On the branding decision to unify under the BlueLinx name:
“Generally, our customer base understands who we are. And most importantly, they want to talk to the same people that they’ve talked to in the past. They want to know that they’re going to get great service, competitive pricing and someone who is knowledgeable from a product standpoint. The name does matter to customers. But we’ve verified that the branding isn’t as important to our customers as quality service and quality products.”
On the growth challenges facing the industry:
“Labor right now is problematic. It’s challenging. And it probably puts a restriction in the short-term on the highest level of accelerated growth. We see manufacturers trying to develop solutions and products that enable cost savings and reduce hours at the job site.
“Meanwhile, tariffs are challenging in that they create uncertainty. I don’t think anyone knows exactly what the tariffs are going to look like, a month from now or a year from now. And uncertainty in business is never good — especially in housing.”
On Amazon and industry disruption:
“Most of our products are flatbed friendly. If you deal with products that can be picked up by a drone, then you’re definitely more at risk – much more so than a company that ships 20 2x4s that are 16 feet long.
“Another point to make about Amazon; they have so much access to capital, if they decided they wanted to go after a space, they would be a formidable competitor. However, when a disrupter comes into a market, they typically aim for a space where they feel they have a lot of margin opportunity. Would you chase the pharmacy industry, the retail electronics industry or the local dealer industry selling lumber? The chances are your margins are going to be better in pharmacy and electronics than they are here.”
On the importance of variable contribution margin:
“A lot of times, you’ll run into this view that if you move a lot more volume, you make a lot more money. And that’s not necessarily the case. Recognizing the importance of variable contribution margins has played a significant role in our revival. It helps us track how much incremental profit we make on each incremental dollar we sell. So, if you send out one more unit, how much do you make on that? Obviously, if you send a truck one mile or 200 miles, then your profitability differs dramatically. So, understanding the variable contribution margin is really important.”

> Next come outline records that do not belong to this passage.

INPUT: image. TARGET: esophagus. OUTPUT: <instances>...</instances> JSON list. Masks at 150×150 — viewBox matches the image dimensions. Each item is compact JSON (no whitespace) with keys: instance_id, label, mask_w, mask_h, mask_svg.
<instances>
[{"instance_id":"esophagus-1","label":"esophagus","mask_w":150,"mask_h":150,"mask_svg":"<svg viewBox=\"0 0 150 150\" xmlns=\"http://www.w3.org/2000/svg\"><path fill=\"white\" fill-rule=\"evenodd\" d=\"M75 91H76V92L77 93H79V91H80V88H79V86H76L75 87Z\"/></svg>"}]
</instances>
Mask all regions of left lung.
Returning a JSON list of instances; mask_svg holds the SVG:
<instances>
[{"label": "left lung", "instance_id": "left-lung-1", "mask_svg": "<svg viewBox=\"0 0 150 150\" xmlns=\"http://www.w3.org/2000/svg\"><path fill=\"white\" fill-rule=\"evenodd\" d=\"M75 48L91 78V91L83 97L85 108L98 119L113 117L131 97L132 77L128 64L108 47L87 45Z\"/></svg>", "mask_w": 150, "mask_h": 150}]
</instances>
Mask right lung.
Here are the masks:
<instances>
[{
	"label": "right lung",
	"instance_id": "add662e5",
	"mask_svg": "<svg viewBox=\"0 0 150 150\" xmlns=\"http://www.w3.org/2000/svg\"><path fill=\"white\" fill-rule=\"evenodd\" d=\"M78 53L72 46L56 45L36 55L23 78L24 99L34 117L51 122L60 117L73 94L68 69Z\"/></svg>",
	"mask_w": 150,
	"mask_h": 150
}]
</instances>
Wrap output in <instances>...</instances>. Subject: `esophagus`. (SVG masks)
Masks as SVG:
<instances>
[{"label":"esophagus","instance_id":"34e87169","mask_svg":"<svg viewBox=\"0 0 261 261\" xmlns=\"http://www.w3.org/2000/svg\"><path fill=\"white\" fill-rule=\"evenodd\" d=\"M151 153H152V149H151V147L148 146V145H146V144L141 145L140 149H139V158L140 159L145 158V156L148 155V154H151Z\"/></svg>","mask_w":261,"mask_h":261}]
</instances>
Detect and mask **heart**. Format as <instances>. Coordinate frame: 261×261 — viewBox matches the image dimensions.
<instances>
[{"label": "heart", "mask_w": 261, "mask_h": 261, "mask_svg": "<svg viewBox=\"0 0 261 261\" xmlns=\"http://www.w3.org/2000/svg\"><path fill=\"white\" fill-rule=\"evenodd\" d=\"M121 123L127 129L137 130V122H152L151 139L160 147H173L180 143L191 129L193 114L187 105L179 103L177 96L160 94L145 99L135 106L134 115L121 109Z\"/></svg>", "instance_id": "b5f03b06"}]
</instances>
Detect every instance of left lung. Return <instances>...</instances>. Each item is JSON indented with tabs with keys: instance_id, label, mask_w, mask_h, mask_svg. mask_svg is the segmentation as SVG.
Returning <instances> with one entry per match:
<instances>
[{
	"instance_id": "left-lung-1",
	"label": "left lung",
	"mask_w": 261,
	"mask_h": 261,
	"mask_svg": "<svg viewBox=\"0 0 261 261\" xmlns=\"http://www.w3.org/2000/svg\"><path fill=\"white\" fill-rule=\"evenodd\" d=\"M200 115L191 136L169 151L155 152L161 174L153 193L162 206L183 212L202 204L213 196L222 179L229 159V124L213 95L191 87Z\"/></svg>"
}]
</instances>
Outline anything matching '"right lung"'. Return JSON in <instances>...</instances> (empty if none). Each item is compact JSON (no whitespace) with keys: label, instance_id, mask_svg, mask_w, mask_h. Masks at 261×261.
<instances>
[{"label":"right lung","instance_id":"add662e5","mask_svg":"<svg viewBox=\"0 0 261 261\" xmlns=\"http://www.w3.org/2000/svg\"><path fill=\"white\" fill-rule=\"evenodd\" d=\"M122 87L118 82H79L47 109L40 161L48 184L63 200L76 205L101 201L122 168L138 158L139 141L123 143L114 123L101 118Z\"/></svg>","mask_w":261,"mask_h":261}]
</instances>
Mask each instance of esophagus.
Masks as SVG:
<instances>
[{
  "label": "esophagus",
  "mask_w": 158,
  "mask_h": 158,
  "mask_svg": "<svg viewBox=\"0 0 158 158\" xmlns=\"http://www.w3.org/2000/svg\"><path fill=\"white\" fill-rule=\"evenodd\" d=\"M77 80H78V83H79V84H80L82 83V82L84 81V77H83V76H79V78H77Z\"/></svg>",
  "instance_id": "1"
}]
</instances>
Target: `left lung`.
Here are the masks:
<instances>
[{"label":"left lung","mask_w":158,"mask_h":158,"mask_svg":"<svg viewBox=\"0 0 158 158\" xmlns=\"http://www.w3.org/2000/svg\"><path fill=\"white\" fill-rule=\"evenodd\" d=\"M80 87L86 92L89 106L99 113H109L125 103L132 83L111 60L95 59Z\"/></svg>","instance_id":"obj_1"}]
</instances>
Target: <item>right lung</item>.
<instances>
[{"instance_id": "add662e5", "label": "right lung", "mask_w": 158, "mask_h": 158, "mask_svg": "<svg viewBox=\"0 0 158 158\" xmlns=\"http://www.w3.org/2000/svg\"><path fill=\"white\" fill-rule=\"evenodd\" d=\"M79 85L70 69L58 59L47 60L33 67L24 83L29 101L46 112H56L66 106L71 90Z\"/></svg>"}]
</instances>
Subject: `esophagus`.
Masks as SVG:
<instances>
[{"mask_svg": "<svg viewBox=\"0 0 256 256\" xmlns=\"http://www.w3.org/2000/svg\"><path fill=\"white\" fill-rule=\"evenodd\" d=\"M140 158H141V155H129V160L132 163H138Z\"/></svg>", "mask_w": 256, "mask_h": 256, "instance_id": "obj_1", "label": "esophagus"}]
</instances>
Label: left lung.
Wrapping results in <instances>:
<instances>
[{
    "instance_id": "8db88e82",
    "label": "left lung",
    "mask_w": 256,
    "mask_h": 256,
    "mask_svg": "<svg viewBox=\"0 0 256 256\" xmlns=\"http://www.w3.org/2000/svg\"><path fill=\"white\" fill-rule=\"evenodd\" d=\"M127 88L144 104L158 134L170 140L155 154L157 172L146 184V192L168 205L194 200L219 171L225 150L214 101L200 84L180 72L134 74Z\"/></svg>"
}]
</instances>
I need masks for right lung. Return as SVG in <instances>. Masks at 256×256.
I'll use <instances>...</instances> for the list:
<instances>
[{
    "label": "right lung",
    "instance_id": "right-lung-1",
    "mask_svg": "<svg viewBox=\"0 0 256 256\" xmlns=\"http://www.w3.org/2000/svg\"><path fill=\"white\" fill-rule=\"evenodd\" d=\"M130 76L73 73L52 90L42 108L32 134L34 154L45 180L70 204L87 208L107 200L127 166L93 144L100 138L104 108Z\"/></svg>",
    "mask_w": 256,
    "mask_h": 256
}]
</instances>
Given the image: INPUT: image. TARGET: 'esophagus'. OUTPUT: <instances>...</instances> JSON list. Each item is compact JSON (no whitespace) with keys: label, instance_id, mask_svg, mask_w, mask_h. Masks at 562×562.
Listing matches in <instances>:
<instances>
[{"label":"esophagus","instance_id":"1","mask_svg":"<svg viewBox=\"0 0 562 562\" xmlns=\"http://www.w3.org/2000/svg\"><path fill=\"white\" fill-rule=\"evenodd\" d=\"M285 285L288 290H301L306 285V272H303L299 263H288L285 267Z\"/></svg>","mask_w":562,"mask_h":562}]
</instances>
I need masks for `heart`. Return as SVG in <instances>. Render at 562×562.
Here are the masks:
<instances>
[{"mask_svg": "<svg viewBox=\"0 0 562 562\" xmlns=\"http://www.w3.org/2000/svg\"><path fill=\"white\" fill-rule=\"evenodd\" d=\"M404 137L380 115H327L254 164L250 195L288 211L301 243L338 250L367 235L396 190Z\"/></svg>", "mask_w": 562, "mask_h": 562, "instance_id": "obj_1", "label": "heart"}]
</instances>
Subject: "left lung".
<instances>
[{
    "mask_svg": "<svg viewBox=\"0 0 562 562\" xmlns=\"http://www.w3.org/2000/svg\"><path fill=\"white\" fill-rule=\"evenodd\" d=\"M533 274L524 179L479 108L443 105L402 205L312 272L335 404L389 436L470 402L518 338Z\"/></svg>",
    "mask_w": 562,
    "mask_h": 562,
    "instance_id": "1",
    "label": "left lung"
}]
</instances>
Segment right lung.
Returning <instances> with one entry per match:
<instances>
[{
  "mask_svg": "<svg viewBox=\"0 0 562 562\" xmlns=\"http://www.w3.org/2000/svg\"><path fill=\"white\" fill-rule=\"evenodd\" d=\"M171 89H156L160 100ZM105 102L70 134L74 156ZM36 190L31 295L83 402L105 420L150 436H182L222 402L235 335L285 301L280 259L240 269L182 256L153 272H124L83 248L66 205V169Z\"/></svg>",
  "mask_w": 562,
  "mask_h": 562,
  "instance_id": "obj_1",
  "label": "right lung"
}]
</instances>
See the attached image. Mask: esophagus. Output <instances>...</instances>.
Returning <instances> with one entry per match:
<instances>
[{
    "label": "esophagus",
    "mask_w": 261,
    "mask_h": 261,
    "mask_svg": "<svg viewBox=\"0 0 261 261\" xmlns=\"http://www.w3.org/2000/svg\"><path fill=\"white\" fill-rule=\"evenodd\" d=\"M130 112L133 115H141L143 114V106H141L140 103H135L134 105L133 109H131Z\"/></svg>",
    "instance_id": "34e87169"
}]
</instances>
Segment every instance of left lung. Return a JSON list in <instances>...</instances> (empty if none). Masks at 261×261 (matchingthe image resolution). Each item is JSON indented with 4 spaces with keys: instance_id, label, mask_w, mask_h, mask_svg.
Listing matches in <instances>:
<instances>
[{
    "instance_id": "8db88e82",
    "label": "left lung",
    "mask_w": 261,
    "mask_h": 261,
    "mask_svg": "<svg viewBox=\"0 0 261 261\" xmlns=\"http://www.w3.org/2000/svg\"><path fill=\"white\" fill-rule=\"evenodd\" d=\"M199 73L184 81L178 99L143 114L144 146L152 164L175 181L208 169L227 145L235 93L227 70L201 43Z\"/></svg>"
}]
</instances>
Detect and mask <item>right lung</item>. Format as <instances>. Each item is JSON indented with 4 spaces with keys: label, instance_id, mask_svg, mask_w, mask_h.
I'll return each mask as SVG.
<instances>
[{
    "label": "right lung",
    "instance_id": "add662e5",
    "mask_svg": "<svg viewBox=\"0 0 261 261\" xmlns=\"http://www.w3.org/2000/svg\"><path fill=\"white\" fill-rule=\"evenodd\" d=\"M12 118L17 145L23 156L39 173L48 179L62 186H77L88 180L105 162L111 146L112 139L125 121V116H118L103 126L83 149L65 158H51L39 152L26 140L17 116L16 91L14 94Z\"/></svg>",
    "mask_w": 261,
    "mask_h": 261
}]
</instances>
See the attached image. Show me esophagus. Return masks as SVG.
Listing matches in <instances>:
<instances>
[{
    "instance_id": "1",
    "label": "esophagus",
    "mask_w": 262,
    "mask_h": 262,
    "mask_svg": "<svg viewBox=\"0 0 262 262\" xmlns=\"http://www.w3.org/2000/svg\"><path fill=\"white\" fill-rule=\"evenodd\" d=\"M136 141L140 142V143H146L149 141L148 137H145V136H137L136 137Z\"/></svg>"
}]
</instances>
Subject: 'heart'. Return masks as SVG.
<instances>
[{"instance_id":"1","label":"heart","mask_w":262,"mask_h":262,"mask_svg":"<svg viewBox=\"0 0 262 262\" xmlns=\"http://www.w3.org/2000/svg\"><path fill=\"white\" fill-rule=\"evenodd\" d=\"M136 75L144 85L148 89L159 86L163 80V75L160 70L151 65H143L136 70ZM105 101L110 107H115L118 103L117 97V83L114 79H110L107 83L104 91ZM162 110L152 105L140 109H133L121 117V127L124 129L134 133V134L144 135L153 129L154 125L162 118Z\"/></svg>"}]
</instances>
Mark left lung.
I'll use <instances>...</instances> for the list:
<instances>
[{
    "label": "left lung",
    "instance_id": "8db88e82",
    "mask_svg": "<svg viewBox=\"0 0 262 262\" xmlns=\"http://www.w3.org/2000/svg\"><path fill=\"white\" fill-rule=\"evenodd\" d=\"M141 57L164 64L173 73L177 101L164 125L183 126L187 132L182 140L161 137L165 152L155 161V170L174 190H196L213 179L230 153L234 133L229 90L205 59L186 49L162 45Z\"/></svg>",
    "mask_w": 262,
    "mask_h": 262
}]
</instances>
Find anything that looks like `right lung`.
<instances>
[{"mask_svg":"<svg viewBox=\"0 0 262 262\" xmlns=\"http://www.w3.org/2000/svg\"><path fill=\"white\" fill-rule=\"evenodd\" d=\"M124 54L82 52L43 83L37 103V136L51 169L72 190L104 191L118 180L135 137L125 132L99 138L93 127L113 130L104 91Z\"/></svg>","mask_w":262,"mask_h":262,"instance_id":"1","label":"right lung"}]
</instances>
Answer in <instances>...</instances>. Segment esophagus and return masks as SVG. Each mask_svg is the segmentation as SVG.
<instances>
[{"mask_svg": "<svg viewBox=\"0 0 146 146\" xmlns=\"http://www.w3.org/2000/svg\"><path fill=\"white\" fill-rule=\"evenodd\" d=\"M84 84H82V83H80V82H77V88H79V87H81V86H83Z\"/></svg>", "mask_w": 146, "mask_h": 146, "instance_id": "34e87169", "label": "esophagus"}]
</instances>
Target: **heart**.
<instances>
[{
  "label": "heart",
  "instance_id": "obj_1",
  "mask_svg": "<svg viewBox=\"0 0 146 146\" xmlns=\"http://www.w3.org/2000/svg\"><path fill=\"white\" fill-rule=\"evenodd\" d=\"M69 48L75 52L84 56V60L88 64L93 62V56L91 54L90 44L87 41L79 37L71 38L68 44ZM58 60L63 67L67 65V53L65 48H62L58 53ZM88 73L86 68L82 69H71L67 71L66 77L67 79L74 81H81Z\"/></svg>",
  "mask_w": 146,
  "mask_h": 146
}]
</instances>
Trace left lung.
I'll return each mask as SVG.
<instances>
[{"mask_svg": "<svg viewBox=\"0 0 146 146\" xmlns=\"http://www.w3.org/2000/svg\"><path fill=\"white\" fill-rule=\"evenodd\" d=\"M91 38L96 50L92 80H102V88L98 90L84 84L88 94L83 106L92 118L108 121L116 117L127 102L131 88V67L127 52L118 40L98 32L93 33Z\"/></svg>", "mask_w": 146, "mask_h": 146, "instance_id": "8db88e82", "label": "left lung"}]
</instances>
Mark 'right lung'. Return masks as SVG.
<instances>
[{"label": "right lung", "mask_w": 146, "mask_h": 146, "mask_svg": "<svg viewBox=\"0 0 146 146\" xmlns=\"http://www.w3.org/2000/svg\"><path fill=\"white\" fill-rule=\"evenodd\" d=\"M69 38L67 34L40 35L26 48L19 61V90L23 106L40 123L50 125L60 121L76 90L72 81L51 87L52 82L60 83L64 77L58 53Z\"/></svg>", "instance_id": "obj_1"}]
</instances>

On the importance of relationships in the LBM industry:
“Relationships really matter, everywhere. The way it moves from theoretical to real is when you have a sales person leave and take a lot of business with them. If that happens a few times, it certainly makes it feel like we’re in a relationship business.”
On innovation at BlueLinx:
“For us, innovation is primarily tied to one of our core competencies: logistics. We also try to leverage technology and have put tablets in the hands of our sales force, so our team can order from the road and customers can better understand the inventory and products we have. We’re on the forefront of some of the things being done in logistics. We’re always thinking about ways to lower the costs in the supply chain. But developing the next iPhone? That’s not us.”